# Task prompt
From the forum post about the failing S3 MD5 hash, copy the passage that begins with the words containing "com.amazonaws.AmazonClientException: Unable to" and ends with "ream.java:155)".

# Passage for review
□ □ □ □

S3 md5 hash fails

classic Classic list List threaded Threaded
1 message Options
Reply | Threaded
Open this post in threaded view
|

S3 md5 hash fails

mnabi95
Hello,

I've been getting md5 errors where the hashes do not match. See the error stack below.

com.amazonaws.AmazonClientException: Unable to verify integrity of data download.  Client calculated content hash didn't match hash calculated by Amazon S3.  The data may be corrupt. at com.amazonaws.services.s3.internal.DigestValidationInputStream.validateMD5Digest(DigestValidationInputStream.java:79) at com.amazonaws.services.s3.internal.DigestValidationInputStream.read(DigestValidationInputStream.java:61) at com.amazonaws.internal.SdkFilterInputStream.read(SdkFilterInputStream.java:72)
        at com.amazonaws.services.s3.model.S3ObjectInputStream.read(S3ObjectInputStream.java:155)
        at com.amazonaws.services.s3.model.S3ObjectInputStream.read(S3ObjectInputStream.java:147)
        at com.intel.cosbench.driver.operator.Reader.copyLarge(Reader.java:120)
        at com.intel.cosbench.driver.operator.Reader.doRead(Reader.java:92)
        at com.intel.cosbench.driver.operator.Reader.operate(Reader.java:69)
        at com.intel.cosbench.driver.operator.AbstractOperator.operate(AbstractOperator.java:76)
        at com.intel.cosbench.driver.agent.WorkAgent.performOperation(WorkAgent.java:197)
        at com.intel.cosbench.driver.agent.WorkAgent.doWork(WorkAgent.java:177)
        at com.intel.cosbench.driver.agent.WorkAgent.execute(WorkAgent.java:134)
        at com.intel.cosbench.driver.agent.AbstractAgent.call(AbstractAgent.java:44)

□ □ □ □

# Dataset section

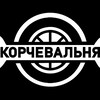 Логотип телеграм канала @korchevalna — Корчевальня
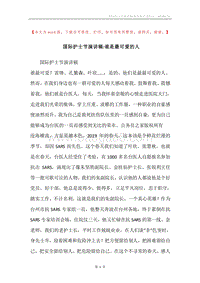 国际护士节演讲稿-谁是最可爱的人.docx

□ □ □ □

# Response box
com.amazonaws.AmazonClientException: Unable to verify integrity of data download.  Client calculated content hash didn't match hash calculated by Amazon S3.  The data may be corrupt. at com.amazonaws.services.s3.internal.DigestValidationInputStream.validateMD5Digest(DigestValidationInputStream.java:79) at com.amazonaws.services.s3.internal.DigestValidationInputStream.read(DigestValidationInputStream.java:61) at com.amazonaws.internal.SdkFilterInputStream.read(SdkFilterInputStream.java:72)
        at com.amazonaws.services.s3.model.S3ObjectInputStream.read(S3ObjectInputStream.java:155)